--- Listed records ---
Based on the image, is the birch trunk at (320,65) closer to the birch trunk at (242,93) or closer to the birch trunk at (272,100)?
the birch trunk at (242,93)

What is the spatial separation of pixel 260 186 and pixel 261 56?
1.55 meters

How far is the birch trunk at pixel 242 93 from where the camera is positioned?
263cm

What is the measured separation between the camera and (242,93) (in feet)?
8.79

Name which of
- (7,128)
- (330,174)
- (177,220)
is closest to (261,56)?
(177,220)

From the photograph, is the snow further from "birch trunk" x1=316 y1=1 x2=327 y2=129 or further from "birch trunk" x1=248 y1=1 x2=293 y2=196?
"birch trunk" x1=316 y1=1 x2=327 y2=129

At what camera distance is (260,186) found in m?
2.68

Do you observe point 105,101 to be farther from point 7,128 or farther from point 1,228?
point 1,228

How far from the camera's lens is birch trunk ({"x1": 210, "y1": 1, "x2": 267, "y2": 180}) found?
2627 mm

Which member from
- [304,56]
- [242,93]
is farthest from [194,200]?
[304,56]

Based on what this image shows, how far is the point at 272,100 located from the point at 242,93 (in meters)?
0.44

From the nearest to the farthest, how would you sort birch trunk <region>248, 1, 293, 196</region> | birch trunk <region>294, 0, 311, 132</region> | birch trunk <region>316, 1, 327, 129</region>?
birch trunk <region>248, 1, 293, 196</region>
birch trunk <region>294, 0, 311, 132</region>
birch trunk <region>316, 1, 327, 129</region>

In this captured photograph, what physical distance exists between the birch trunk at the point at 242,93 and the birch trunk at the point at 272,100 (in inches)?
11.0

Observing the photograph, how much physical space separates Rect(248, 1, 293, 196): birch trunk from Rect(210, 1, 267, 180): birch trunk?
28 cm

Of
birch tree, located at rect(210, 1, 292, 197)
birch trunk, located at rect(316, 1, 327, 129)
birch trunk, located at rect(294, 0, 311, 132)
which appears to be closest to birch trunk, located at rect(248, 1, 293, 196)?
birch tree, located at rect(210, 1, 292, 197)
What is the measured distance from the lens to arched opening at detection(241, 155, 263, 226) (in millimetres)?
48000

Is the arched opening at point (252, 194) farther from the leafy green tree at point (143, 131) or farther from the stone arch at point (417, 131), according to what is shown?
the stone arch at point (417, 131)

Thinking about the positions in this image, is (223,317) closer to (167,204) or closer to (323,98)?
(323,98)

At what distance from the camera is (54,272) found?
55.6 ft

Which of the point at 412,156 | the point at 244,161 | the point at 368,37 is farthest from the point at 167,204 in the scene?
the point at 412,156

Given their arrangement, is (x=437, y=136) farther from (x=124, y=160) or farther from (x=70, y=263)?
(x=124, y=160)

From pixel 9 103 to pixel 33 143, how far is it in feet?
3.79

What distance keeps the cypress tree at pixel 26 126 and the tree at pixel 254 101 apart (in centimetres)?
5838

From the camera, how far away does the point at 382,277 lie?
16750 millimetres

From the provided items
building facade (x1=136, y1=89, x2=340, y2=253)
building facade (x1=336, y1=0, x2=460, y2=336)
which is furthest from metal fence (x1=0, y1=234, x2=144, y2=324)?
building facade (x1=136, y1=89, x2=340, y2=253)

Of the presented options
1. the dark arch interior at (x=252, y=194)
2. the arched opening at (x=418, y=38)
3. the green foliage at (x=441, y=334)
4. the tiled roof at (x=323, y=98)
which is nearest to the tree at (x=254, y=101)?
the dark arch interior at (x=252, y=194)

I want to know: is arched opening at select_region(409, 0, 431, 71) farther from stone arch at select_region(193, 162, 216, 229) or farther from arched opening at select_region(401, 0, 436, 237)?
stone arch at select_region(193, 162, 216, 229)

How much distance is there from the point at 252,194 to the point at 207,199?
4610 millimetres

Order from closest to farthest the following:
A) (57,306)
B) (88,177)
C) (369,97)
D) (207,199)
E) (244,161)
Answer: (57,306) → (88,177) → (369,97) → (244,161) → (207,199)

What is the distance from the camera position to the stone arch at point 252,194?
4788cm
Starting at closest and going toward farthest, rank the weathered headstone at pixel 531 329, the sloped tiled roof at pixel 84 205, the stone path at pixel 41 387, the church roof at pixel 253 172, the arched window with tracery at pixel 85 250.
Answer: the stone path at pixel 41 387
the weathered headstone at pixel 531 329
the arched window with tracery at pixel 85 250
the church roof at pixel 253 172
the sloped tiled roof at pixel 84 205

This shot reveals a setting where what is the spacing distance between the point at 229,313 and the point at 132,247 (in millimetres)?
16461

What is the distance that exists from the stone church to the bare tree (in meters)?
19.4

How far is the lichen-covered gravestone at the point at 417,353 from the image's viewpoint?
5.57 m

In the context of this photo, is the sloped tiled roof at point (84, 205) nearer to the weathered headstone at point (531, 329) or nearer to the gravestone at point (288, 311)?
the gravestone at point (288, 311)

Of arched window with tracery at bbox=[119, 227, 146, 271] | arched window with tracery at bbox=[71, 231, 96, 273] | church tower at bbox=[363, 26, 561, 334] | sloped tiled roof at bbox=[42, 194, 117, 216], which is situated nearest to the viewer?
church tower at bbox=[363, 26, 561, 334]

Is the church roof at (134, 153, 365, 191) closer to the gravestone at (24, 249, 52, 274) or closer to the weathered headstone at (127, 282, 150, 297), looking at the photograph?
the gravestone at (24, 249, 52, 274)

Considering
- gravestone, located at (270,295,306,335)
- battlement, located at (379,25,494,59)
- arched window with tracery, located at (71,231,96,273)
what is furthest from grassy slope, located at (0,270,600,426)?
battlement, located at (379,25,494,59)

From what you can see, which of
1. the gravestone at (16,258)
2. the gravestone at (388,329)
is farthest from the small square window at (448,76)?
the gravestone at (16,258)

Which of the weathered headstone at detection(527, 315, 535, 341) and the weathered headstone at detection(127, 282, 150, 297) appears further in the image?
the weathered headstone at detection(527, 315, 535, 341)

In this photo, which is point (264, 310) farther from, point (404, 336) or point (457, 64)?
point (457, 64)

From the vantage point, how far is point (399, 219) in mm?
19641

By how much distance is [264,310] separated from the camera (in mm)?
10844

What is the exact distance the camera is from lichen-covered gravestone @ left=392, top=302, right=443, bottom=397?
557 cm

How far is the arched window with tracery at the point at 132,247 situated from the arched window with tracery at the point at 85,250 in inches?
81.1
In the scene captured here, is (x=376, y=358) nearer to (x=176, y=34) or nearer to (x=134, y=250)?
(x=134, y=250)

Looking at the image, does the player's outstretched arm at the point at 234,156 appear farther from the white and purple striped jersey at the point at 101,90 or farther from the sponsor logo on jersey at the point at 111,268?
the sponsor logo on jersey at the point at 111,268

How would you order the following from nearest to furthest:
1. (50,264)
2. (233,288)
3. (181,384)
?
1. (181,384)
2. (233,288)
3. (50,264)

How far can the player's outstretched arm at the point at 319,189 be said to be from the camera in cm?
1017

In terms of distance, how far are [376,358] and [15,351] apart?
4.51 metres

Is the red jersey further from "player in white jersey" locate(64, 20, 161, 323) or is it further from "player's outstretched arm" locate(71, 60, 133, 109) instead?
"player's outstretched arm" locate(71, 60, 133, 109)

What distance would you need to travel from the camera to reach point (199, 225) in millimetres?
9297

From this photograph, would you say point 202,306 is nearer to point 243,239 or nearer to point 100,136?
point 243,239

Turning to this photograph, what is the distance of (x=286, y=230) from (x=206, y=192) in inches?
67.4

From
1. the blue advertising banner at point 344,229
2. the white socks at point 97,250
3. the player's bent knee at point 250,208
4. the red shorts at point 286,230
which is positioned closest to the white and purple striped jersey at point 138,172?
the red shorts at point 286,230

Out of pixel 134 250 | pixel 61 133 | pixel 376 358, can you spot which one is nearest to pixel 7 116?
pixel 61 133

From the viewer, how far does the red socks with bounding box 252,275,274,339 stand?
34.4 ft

--- What you will do ---
Write the material out again word for word.

--- Result ---
Based on the image, is the birch trunk at (320,65) closer to the birch trunk at (242,93) or closer to the birch trunk at (272,100)?
the birch trunk at (242,93)

What is the spatial separation of pixel 260 186 and pixel 261 56?
1.55 meters

How far is the birch trunk at pixel 242 93 from where the camera is positioned?
263cm

What is the measured separation between the camera and (242,93) (in feet)?
8.79

Name which of
- (7,128)
- (330,174)
- (177,220)
is closest to (261,56)?
(177,220)

From the photograph, is the snow further from "birch trunk" x1=316 y1=1 x2=327 y2=129 or further from "birch trunk" x1=248 y1=1 x2=293 y2=196?
"birch trunk" x1=316 y1=1 x2=327 y2=129

At what camera distance is (260,186) found in m?
2.68

Do you observe point 105,101 to be farther from point 7,128 or farther from point 1,228?
point 1,228

How far from the camera's lens is birch trunk ({"x1": 210, "y1": 1, "x2": 267, "y2": 180}) found?
2627 mm

Which member from
- [304,56]
- [242,93]
is farthest from [194,200]?
[304,56]

Based on what this image shows, how far is the point at 272,100 located from the point at 242,93 (in meters)?
0.44

From the nearest to the farthest, how would you sort birch trunk <region>248, 1, 293, 196</region> | birch trunk <region>294, 0, 311, 132</region> | birch trunk <region>316, 1, 327, 129</region>?
birch trunk <region>248, 1, 293, 196</region>
birch trunk <region>294, 0, 311, 132</region>
birch trunk <region>316, 1, 327, 129</region>

In this captured photograph, what physical distance exists between the birch trunk at the point at 242,93 and the birch trunk at the point at 272,100 (in inches)?
11.0

Observing the photograph, how much physical space separates Rect(248, 1, 293, 196): birch trunk from Rect(210, 1, 267, 180): birch trunk?
28 cm

Of
birch tree, located at rect(210, 1, 292, 197)
birch trunk, located at rect(316, 1, 327, 129)
birch trunk, located at rect(294, 0, 311, 132)
which appears to be closest to birch trunk, located at rect(248, 1, 293, 196)?
birch tree, located at rect(210, 1, 292, 197)
What is the measured distance from the lens to arched opening at detection(241, 155, 263, 226) (in millimetres)?
48000

Is the arched opening at point (252, 194) farther from the leafy green tree at point (143, 131) or farther from the stone arch at point (417, 131), according to what is shown?
the stone arch at point (417, 131)

Thinking about the positions in this image, is (223,317) closer to (167,204) or closer to (323,98)?
(323,98)

At what distance from the camera is (54,272) found?
55.6 ft

Which of the point at 412,156 | the point at 244,161 | the point at 368,37 is farthest from the point at 167,204 in the scene?
the point at 412,156

Given their arrangement, is (x=437, y=136) farther from (x=124, y=160) or farther from (x=70, y=263)?
(x=124, y=160)

From pixel 9 103 to pixel 33 143, how far is it in feet?
3.79

What distance keeps the cypress tree at pixel 26 126 and the tree at pixel 254 101 apart (in centimetres)?
5838

From the camera, how far away does the point at 382,277 lie?
16750 millimetres

From the provided items
building facade (x1=136, y1=89, x2=340, y2=253)
building facade (x1=336, y1=0, x2=460, y2=336)
which is furthest from metal fence (x1=0, y1=234, x2=144, y2=324)?
building facade (x1=136, y1=89, x2=340, y2=253)

Of the presented options
1. the dark arch interior at (x=252, y=194)
2. the arched opening at (x=418, y=38)
3. the green foliage at (x=441, y=334)
4. the tiled roof at (x=323, y=98)
which is nearest to the tree at (x=254, y=101)?
the dark arch interior at (x=252, y=194)

I want to know: is arched opening at select_region(409, 0, 431, 71) farther from stone arch at select_region(193, 162, 216, 229) or farther from arched opening at select_region(401, 0, 436, 237)?
stone arch at select_region(193, 162, 216, 229)

How much distance is there from the point at 252,194 to the point at 207,199?
4610 millimetres

Order from closest to farthest the following:
A) (57,306)
B) (88,177)
C) (369,97)
D) (207,199)
E) (244,161)
Answer: (57,306) → (88,177) → (369,97) → (244,161) → (207,199)

What is the distance from the camera position to the stone arch at point 252,194?
4788cm
Starting at closest and going toward farthest, rank the weathered headstone at pixel 531 329, the sloped tiled roof at pixel 84 205, the stone path at pixel 41 387, the church roof at pixel 253 172, the arched window with tracery at pixel 85 250.
Answer: the stone path at pixel 41 387
the weathered headstone at pixel 531 329
the arched window with tracery at pixel 85 250
the church roof at pixel 253 172
the sloped tiled roof at pixel 84 205

This shot reveals a setting where what is the spacing distance between the point at 229,313 and the point at 132,247 (in millimetres)?
16461

What is the distance that exists from the stone church to the bare tree (in meters)?
19.4

How far is the lichen-covered gravestone at the point at 417,353 from the image's viewpoint?
5.57 m

In the context of this photo, is the sloped tiled roof at point (84, 205) nearer to the weathered headstone at point (531, 329) or nearer to the gravestone at point (288, 311)?
the gravestone at point (288, 311)

Of arched window with tracery at bbox=[119, 227, 146, 271] | arched window with tracery at bbox=[71, 231, 96, 273] | church tower at bbox=[363, 26, 561, 334] | sloped tiled roof at bbox=[42, 194, 117, 216], which is situated nearest to the viewer?
church tower at bbox=[363, 26, 561, 334]

Is the church roof at (134, 153, 365, 191) closer to the gravestone at (24, 249, 52, 274) or closer to the weathered headstone at (127, 282, 150, 297), looking at the photograph?
the gravestone at (24, 249, 52, 274)

Considering
- gravestone, located at (270,295,306,335)
- battlement, located at (379,25,494,59)
- arched window with tracery, located at (71,231,96,273)
what is furthest from grassy slope, located at (0,270,600,426)?
battlement, located at (379,25,494,59)

From what you can see, which of
1. the gravestone at (16,258)
2. the gravestone at (388,329)
is farthest from the small square window at (448,76)?
the gravestone at (16,258)

Which of the weathered headstone at detection(527, 315, 535, 341) and the weathered headstone at detection(127, 282, 150, 297) appears further in the image?
the weathered headstone at detection(527, 315, 535, 341)

In this photo, which is point (264, 310) farther from, point (404, 336) or point (457, 64)?
point (457, 64)

From the vantage point, how far is point (399, 219) in mm?
19641

By how much distance is [264,310] separated from the camera (in mm)?
10844

What is the exact distance the camera is from lichen-covered gravestone @ left=392, top=302, right=443, bottom=397?
557 cm

How far is the arched window with tracery at the point at 132,247 situated from the arched window with tracery at the point at 85,250 in inches?
81.1
In the scene captured here, is (x=376, y=358) nearer to (x=176, y=34) or nearer to (x=134, y=250)?
(x=134, y=250)

Looking at the image, does the player's outstretched arm at the point at 234,156 appear farther from the white and purple striped jersey at the point at 101,90 or farther from the sponsor logo on jersey at the point at 111,268?
the sponsor logo on jersey at the point at 111,268

How would you order the following from nearest to furthest:
1. (50,264)
2. (233,288)
3. (181,384)
?
1. (181,384)
2. (233,288)
3. (50,264)

How far can the player's outstretched arm at the point at 319,189 be said to be from the camera in cm?
1017

In terms of distance, how far are [376,358] and [15,351] apart?
4.51 metres

Is the red jersey further from "player in white jersey" locate(64, 20, 161, 323) or is it further from "player's outstretched arm" locate(71, 60, 133, 109) instead?
"player's outstretched arm" locate(71, 60, 133, 109)

What distance would you need to travel from the camera to reach point (199, 225) in millimetres?
9297

From this photograph, would you say point 202,306 is nearer to point 243,239 or nearer to point 100,136?
point 243,239

Turning to this photograph, what is the distance of (x=286, y=230) from (x=206, y=192) in inches?
67.4

From
1. the blue advertising banner at point 344,229
2. the white socks at point 97,250
3. the player's bent knee at point 250,208
4. the red shorts at point 286,230
which is positioned closest to the white and purple striped jersey at point 138,172?
the red shorts at point 286,230

Out of pixel 134 250 | pixel 61 133 | pixel 376 358, can you spot which one is nearest to pixel 7 116?
pixel 61 133

From the viewer, how far does the red socks with bounding box 252,275,274,339 stand?
34.4 ft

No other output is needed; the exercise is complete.